Reproduce, word for word, the data between the line containing "How much physical distance is between the point" and the line containing "Answer: the man", both of those lines included.

Records of scene-based questions
====================
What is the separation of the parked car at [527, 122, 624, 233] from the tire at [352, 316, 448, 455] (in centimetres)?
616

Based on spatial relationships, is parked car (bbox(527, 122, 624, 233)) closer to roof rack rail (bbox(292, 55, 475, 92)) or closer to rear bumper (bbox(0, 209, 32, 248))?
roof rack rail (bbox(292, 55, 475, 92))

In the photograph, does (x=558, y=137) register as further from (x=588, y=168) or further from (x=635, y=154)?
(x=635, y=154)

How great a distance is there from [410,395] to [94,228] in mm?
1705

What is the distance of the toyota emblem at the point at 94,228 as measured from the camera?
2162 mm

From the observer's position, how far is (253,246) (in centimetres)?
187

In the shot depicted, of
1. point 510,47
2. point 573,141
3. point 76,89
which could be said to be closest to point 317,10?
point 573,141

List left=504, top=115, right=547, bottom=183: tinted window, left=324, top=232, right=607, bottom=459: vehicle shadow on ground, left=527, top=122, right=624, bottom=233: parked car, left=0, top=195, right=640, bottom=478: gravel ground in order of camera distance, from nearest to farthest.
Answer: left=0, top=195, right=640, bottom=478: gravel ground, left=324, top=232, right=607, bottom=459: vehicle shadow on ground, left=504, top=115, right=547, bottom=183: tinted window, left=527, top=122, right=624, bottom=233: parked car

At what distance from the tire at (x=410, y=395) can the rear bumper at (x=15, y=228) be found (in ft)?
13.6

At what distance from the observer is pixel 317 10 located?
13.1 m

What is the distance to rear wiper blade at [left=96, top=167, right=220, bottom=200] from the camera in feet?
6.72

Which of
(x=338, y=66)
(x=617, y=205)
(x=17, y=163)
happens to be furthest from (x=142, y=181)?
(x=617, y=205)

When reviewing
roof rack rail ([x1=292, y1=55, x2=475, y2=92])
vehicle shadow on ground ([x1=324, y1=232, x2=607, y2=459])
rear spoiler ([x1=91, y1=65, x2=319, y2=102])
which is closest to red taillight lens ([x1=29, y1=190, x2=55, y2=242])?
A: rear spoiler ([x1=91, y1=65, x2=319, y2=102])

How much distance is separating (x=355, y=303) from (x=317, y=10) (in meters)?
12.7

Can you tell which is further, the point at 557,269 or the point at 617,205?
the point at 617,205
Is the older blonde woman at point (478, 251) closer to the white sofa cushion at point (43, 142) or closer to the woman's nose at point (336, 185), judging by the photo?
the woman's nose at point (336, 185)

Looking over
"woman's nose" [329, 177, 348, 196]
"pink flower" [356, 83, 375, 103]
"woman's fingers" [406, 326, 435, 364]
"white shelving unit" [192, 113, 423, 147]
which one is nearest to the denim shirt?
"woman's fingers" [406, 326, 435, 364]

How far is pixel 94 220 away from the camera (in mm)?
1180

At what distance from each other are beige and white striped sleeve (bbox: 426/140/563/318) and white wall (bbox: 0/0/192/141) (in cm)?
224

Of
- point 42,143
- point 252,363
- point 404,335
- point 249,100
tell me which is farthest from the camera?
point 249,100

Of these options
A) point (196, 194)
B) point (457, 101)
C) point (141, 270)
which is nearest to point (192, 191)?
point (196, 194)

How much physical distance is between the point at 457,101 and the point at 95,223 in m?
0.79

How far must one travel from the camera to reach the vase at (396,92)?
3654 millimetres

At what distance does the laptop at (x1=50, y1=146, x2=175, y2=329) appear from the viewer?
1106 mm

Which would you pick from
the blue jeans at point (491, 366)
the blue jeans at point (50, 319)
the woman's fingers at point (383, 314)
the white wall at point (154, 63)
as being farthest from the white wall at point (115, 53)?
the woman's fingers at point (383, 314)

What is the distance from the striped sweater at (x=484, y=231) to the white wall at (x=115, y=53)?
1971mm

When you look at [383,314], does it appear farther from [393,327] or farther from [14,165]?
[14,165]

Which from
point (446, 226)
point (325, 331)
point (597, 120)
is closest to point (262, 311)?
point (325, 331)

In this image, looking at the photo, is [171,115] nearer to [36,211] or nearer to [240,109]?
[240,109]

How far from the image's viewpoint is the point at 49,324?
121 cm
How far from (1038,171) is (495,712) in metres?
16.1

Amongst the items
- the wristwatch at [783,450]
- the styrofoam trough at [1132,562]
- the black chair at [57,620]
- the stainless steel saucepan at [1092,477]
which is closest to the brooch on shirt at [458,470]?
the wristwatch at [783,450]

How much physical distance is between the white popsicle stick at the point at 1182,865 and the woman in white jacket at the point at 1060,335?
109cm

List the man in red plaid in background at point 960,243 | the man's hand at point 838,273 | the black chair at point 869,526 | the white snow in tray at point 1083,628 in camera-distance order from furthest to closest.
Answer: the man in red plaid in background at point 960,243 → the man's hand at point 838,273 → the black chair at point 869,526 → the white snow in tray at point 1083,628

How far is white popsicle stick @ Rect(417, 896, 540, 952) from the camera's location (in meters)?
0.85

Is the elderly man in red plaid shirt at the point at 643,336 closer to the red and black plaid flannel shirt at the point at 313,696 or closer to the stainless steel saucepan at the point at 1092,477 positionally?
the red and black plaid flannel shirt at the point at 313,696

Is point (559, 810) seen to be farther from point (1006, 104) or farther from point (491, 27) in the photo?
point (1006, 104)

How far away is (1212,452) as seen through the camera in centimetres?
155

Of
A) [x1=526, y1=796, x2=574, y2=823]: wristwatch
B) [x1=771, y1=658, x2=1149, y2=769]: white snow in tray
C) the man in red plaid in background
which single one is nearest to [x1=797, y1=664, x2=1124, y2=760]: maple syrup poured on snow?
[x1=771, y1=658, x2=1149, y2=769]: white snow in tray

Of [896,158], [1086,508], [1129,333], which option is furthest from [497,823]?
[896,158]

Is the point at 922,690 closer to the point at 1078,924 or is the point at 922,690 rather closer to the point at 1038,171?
====================
**ANSWER TO THE TASK:**
How much physical distance is between the point at 457,101 and the point at 95,223 in m?
0.79

How far must one travel from the camera to reach the vase at (396,92)?
3654 millimetres

At what distance does the laptop at (x1=50, y1=146, x2=175, y2=329) appear from the viewer?
1106 mm

Which would you pick from
the blue jeans at point (491, 366)
the blue jeans at point (50, 319)
the woman's fingers at point (383, 314)
the white wall at point (154, 63)
as being farthest from the white wall at point (115, 53)?
the woman's fingers at point (383, 314)

What is the distance from the striped sweater at (x=484, y=231) to the white wall at (x=115, y=53)?
1971mm

When you look at [383,314], does it appear farther from [393,327] or farther from [14,165]?
[14,165]

Which from
point (446, 226)
point (325, 331)
point (597, 120)
is closest to point (262, 311)?
point (325, 331)

In this image, looking at the photo, is [171,115] nearer to [36,211] or nearer to [240,109]?
[240,109]

How far from the image's viewpoint is the point at 49,324?
121 cm
How far from (1038,171) is (495,712) in metres?
16.1

Amongst the items
- the wristwatch at [783,450]
- the styrofoam trough at [1132,562]
- the black chair at [57,620]
- the stainless steel saucepan at [1092,477]
which is closest to the brooch on shirt at [458,470]?
the wristwatch at [783,450]

How much physical distance is between the white popsicle stick at the point at 1182,865 and the woman in white jacket at the point at 1060,335?
109cm

List the man in red plaid in background at point 960,243 | the man's hand at point 838,273 | the black chair at point 869,526 | the white snow in tray at point 1083,628 in camera-distance order from furthest to closest.
Answer: the man in red plaid in background at point 960,243 → the man's hand at point 838,273 → the black chair at point 869,526 → the white snow in tray at point 1083,628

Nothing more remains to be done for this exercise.